Krazati demonstrated a response rate of 35 percent and a disease control rate of 85 percent in 64 evaluable patients with various solid tumors. Among 21 patients with pancreatic cancer, the most common tumor type represented in this cohort, the response rate was 33.3 percent. Out of 12 biliary tract cancer patients, 41.7 percent responded to Krazati.
MD Anderson's Pant, who presented the KRYSTAL-1 data at ASCO on Saturday, highlighted Krazati's activity in gynecological cancers in the trial. In this small cohort of seven patients with ovarian and endometrial cancers, more than half, 51.7 percent, responded to Krazati. He added that the KRAS inhibitor's activity across multiple tumor types highlights the need to increase testing for KRAS G12C mutations to identify more patients who would benefit from KRAS inhibitors.
Median progression-free survival for Krazati-treated patients across tumor types was 7.4 months, while it was 5.4 months among pancreatic cancer patients and 8.6 months for those with biliary tract tumors.
Median overall survival was also higher among the patients with biliary tract cancer at 15.1 months. Median overall survival was eight months among pancreatic cancer patients and 14 months in the whole solid tumor cohort.

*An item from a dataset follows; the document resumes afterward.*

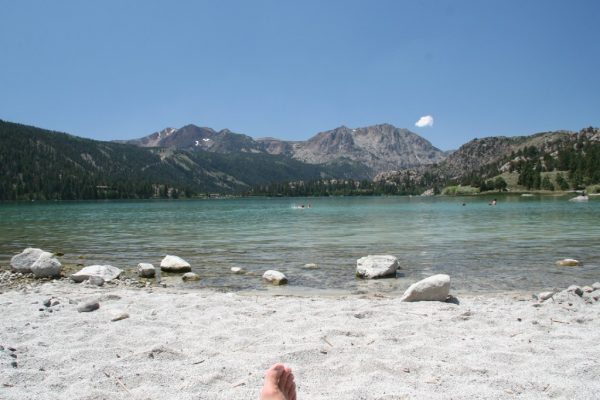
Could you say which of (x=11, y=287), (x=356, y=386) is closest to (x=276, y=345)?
(x=356, y=386)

"Adagrasib demonstrated clinically meaningful activity in a variety of KRAS G12C-mutated solid tumors for which no standard-of-care treatment options are available," Pant said. "Clinical activity of adagrasib in patients with pancreatic cancer and biliary tract cancer is noteworthy, as chemotherapy has limited clinical activity in these patient populations in the second- and further-line setting."
Amgen's Lumakras has also shown activity in pancreatic cancer in previous reports. In data reported last year, Lumakras demonstrated an objective response rate of 21 percent, median progression-free survival of four months, and median overall survival of 6.8 months in this setting.
Based on the activity seen with both Krazati and Lumakras in clinical trials, the NCCN last month added the drugs to its pancreatic cancer treatment guidelines for patients with KRAS G12C mutations, even though these KRAS inhibitors are only approved for NSCLC.
Meanwhile, oncologists are eager to try out these drugs as earlier-line treatments, when patients are healthier and are likely to have better treatment outcomes. "Sometimes, patients enroll on these trials when they have declining performance status, and it's very hard to bring them back from the brink," Pant said. "The utility [of these drugs would be] to move them to post-first-line setting, so we can really see the benefit in these patients and give these patients who have a decent performance status at the time [the] benefit of the drug."